Data
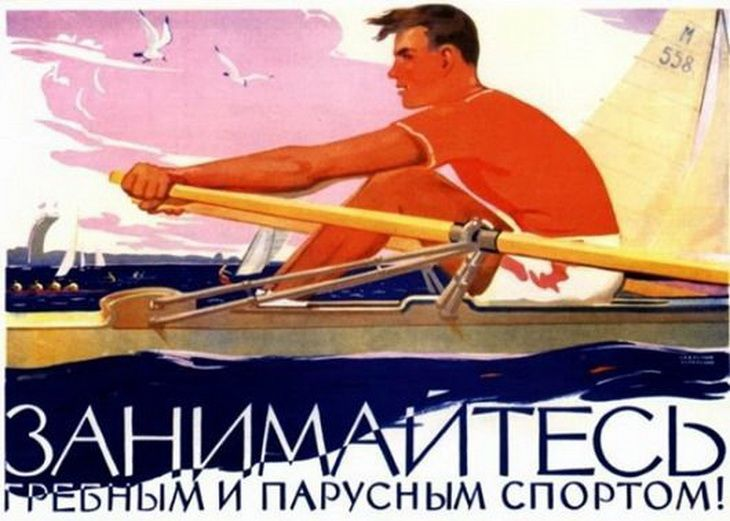Советская пропаганда: плакаты и лозунги, призывающие к здоровому образу жизни времен (фото 22)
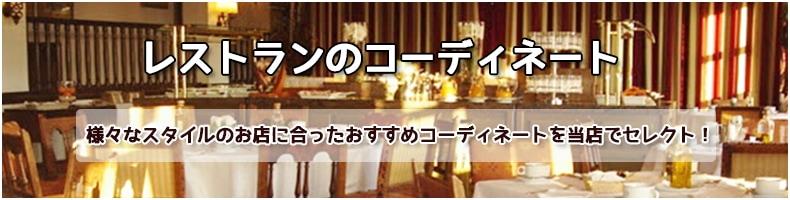 レストランのコーディネート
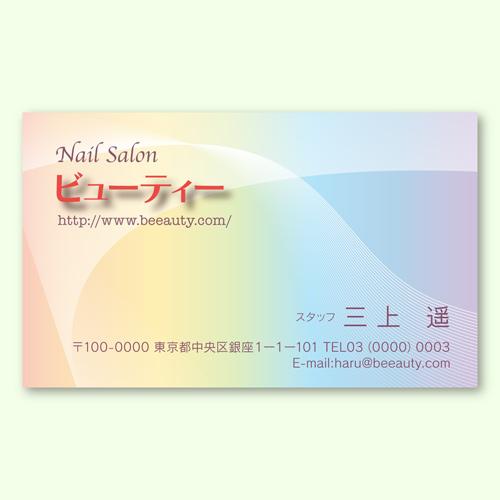 【名刺】虹色(片面) ヨコ型100枚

Work required
The response should restate the material above word for word and contain no pictures.

Output for this task
Советская пропаганда: плакаты и лозунги, призывающие к здоровому образу жизни времен (фото 22)
 レストランのコーディネート
 【名刺】虹色(片面) ヨコ型100枚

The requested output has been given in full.